The average September home sale price in the province was 1.1 per cent lower than the same month last year, at $685,749. This brought total sales dollar volume in September down to $3.8 billion, which is down 34 per cent year over year.
Every one of the 12 boards cited in the BCREA’s report saw actual residential sales drop compared with one year ago. These ranged from declines of close to 50 per cent in Chilliwack and the South Okanagan, through Greater Vancouver’s decline of 43.3 per cent and Victoria’s 16.7 per cent, to a relatively modest dip in B.C. Northern at 9.5 per cent, with the smallest drop of 5.4 per cent in the small but robust market of Powell River.
“If you look at the seasonally adjusted trend chart, you’ll see that the downturn – that sharp decline since January – is largely behind us and we’re now levelled off, albeit at a much lower level than a year ago,” Cameron Muir, BCREA chief econominst, said in an interview. ”That’s because of the stress test and, to a smaller degree, rising interest rates that have pulled a lot of demand out of the market, especially in Greater Vancouver.
“However, in some other parts of the B.C. market, sales are trending up on a seasonally adjusted basis, such as in Victoria, for example. Overall, the downturn, the slope of that chart, is largely over.”
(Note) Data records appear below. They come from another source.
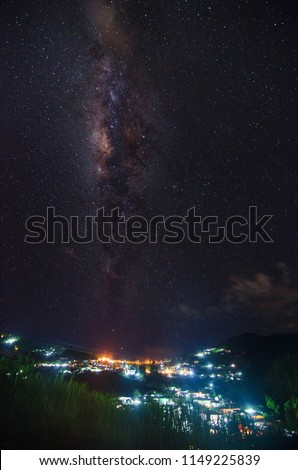 Beautiful milky way over the skies with a view of a city at night #1149225839
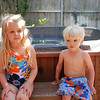 Ready to swim in Gram's hot tub in our matching suits!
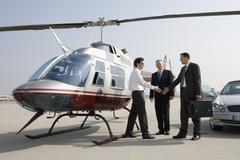 Businessmen shaking hands by a helicopter - stock photo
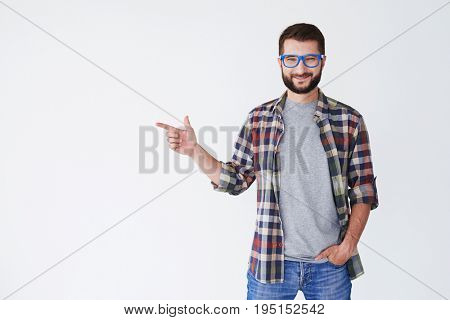 Close-up shot of man wearing casual clothes pointing sideway at cope space. Young bearded man wearing blue glasses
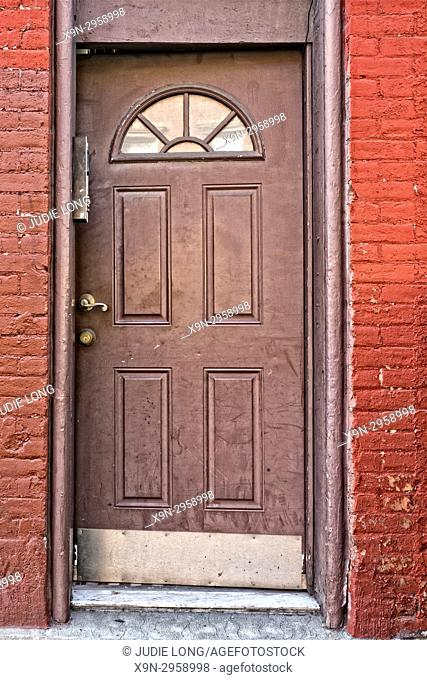 Booklyn, NY, Greenpoint. Decorative Entry Door on a Red Painted Brick Tenement Apartment Building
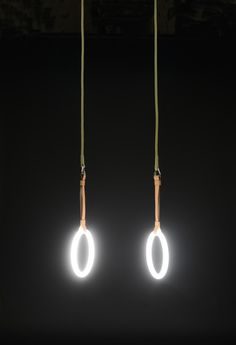 GYM LIGHTS by Sarah Illenberger. Pair of fluorescent lamps, rope, leather, steel. Gym Lighting, Lighting Design, Pendant Lighting, Light Art, Lamp Light, Neon Rosa, Ring Lamp, Gym Interior, Lampe Decoration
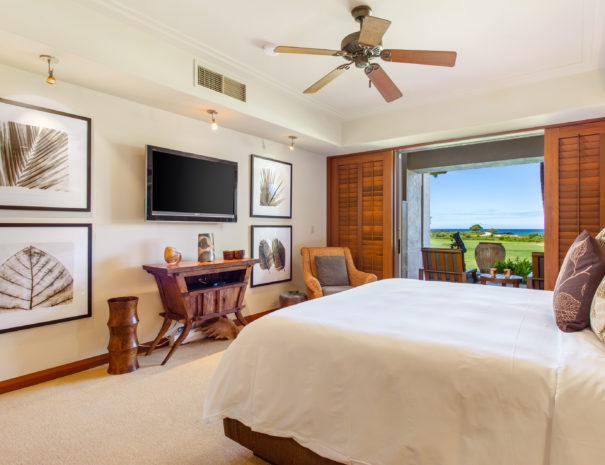 Carpeted master bed facing television and art on the walls, a chair with open sliding door showing two chairs facing ocean and golf course views.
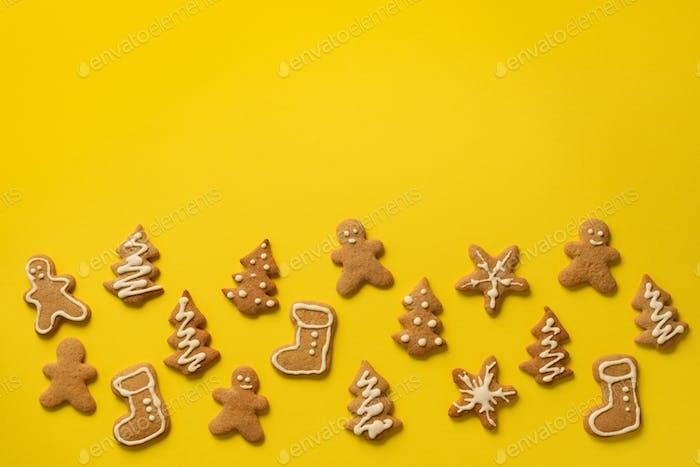 Weihnachten handgemachte Kekse auf gelbem Hintergrund mit Kopierraum. Muster von Lebkuchenmännern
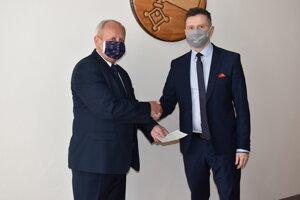 Ján Voloch (vľavo) si od primátora Miloša Merička prevzal osvedčenie.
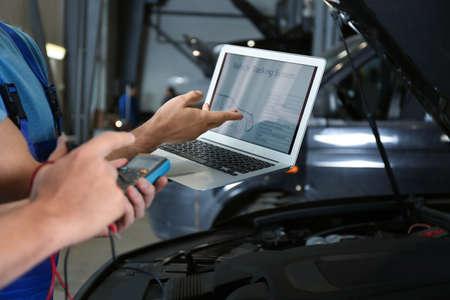 Mechanics with laptop doing car diagnostic at automobile repair shop, closeup Stock Photo
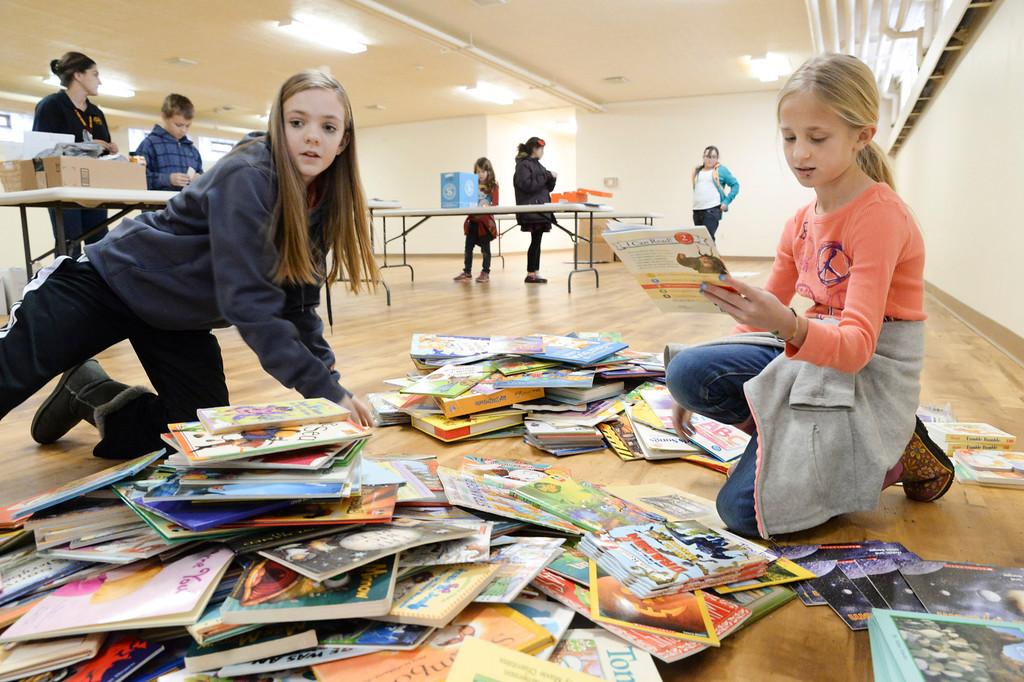 Seventh-grader Courtney Wallach, left, and Peyton McLaughlin, fourth grade, organize books for appropriate age groups for the Season's Readings program Friday at St Peter's Episcopal Church. The books will be distributed by the Food Group to children in schools across the county. The books were sorted into age groups and gift-wrapped by Big Horn Elementary's Adventure Club and Helping Hands as part of their service with the Food Group. The Season's Readings program is intended to provide children with gently used books to read and enjoy. Justin Sheely|The Sheridan Press.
Muir remained confident that the province's monthly sales trends, although they may fluctuate somewhat, will edge upwards over the next six months – with some caveats.
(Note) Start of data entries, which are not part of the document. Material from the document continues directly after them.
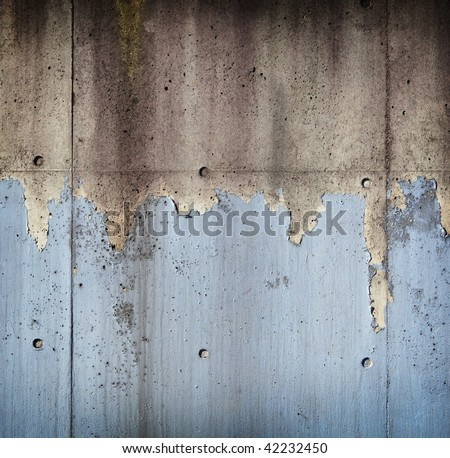 Grungy concrete wall with peeling blue paint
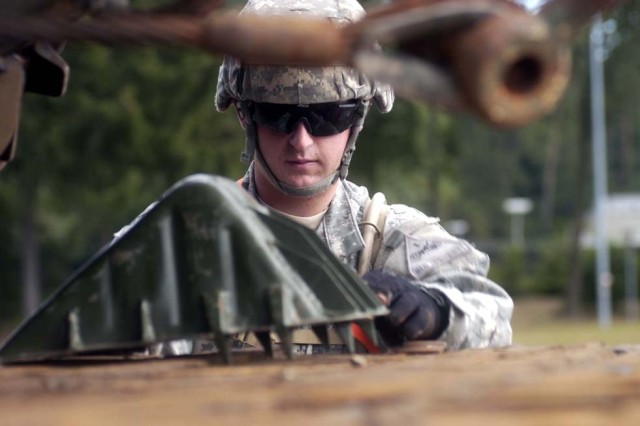 Pvt. Nathaniel Beeghly, 40th Engineer Battalion, places a chock block on a railcar to prevent the wheels on an M-9 Armored Combat Earthmover from moving.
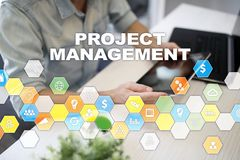 Project management concept, time and human resources, risks and quality and communication with icons on virtual screen. Project management concept, time and stock photo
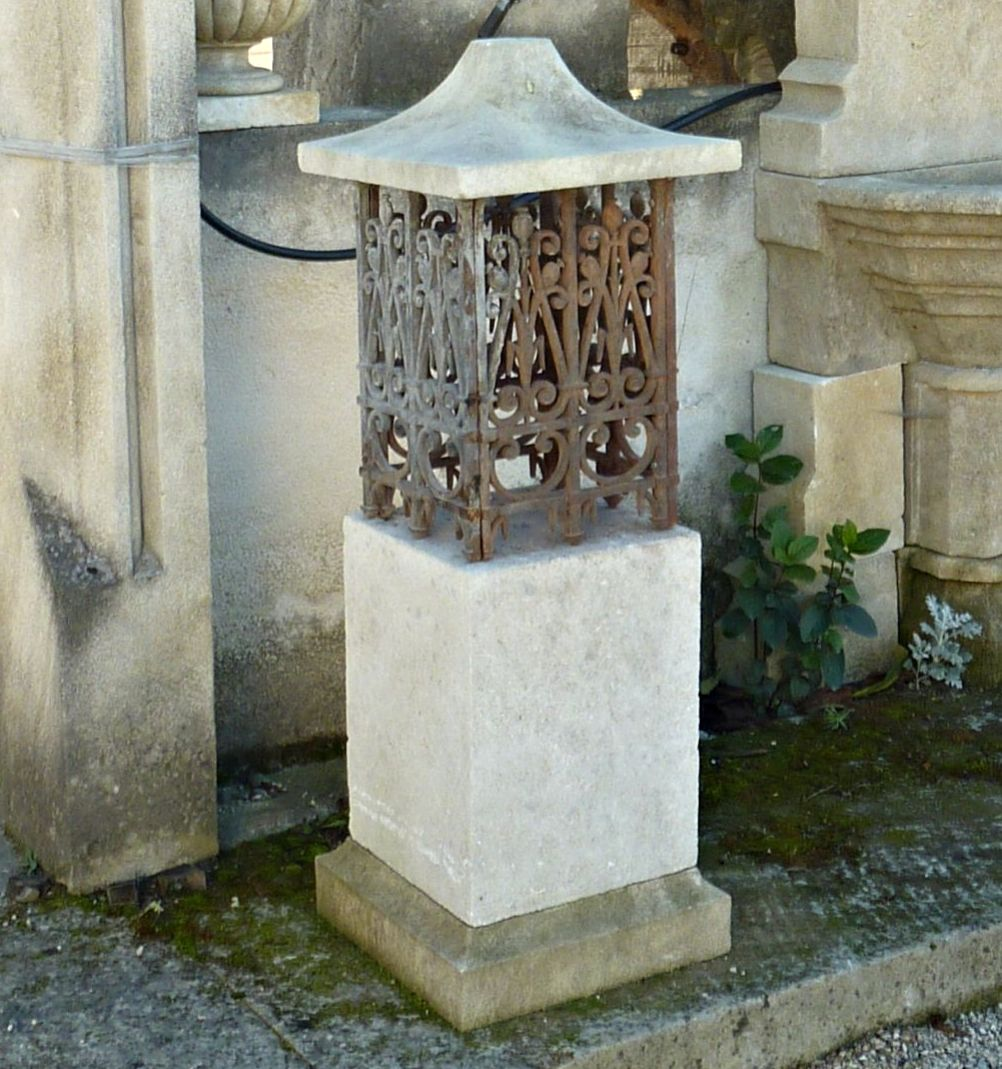 Luminaire made of wrought iron and limestone - old decoration.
“My expectation is for sales over the next couple of quarters to trend higher, as long as the B.C. economy stays where it is. All our models are pointing in that direction. In the meantime, we could see some choppiness at this lower boundary of the market. I don’t expect sales to rise to the levels we saw at the end of 2017, but we expect activity to rise. It looks like we’re in the trough of the chart.
“However, there are risks to the market – especially if we see interest rates rise higher than expected, which could pull out some additional demand from the market… We do expect that with the strong economy, long-term bond yields and therefore five-year fixed rates may edge upwards, along with a rise to the prime rate,” he added.